__What is required__
Each line from the one that holds "Recipe Roasted Squash" to the end of the records is to be retyped exactly. Pictures are not part of the copy.

__Data for review__
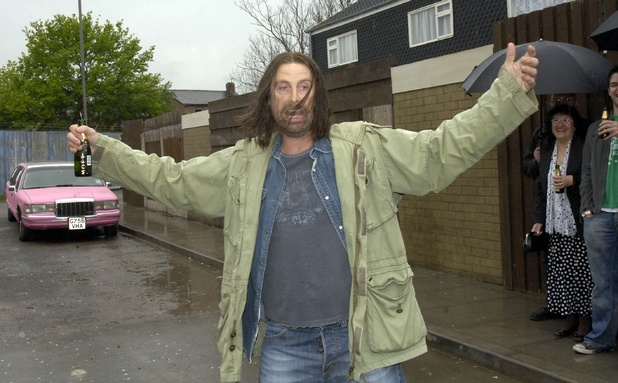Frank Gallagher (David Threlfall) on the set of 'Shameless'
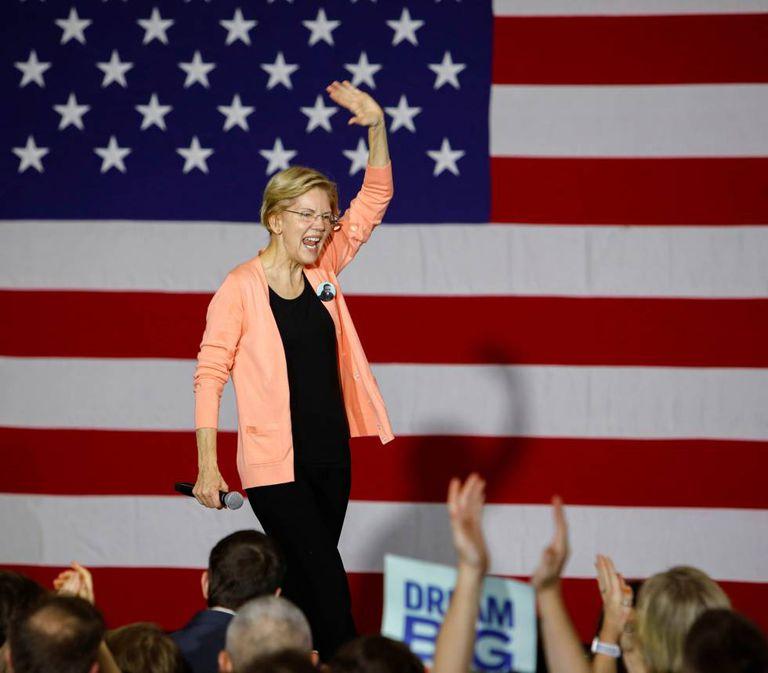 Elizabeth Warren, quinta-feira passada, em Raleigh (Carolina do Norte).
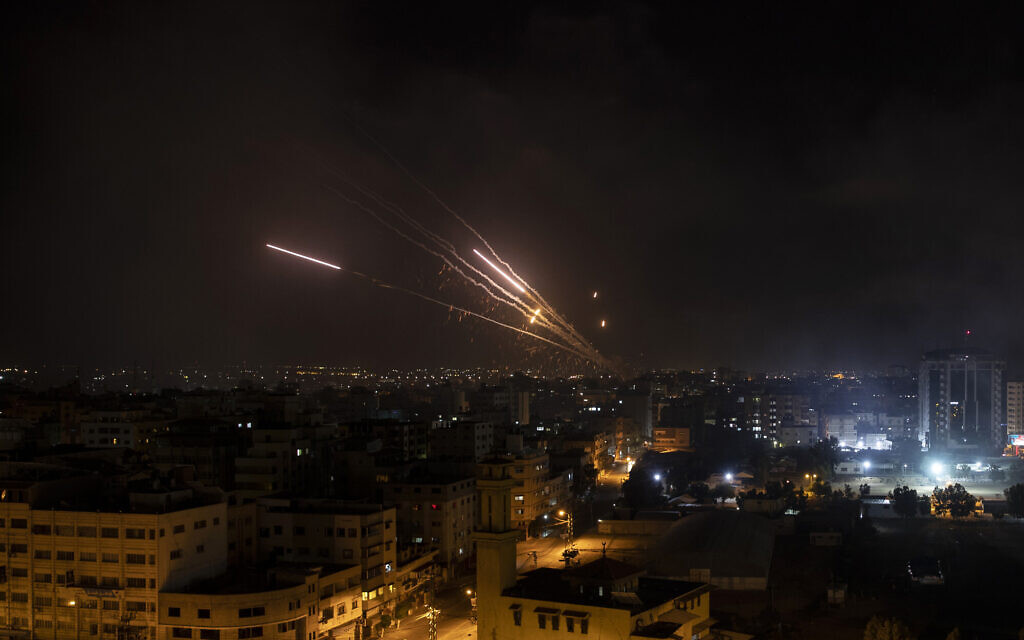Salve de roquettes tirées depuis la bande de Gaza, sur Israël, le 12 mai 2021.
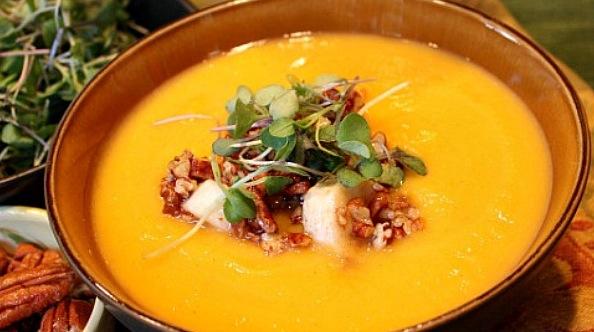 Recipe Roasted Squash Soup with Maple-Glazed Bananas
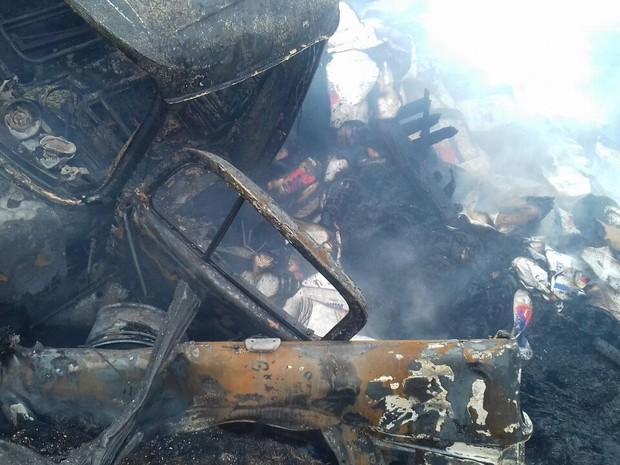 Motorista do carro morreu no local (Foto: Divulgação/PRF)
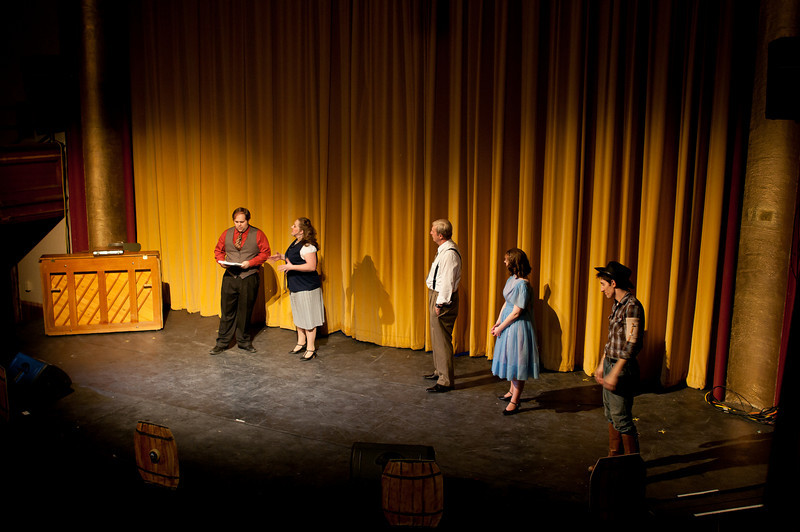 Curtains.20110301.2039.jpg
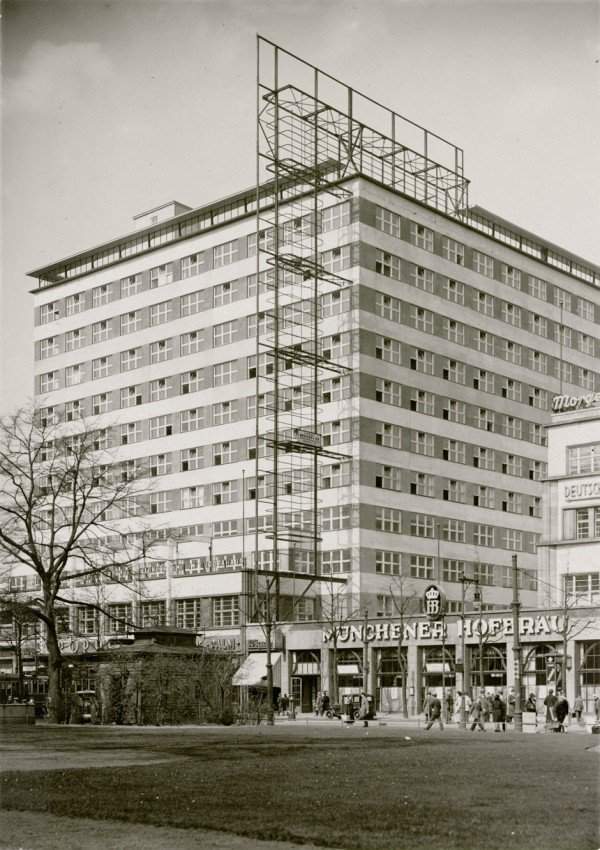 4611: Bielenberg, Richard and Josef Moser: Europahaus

__Solution for this exercise__
 Recipe Roasted Squash Soup with Maple-Glazed Bananas
 Motorista do carro morreu no local (Foto: Divulgação/PRF)
 Curtains.20110301.2039.jpg
 4611: Bielenberg, Richard and Josef Moser: Europahaus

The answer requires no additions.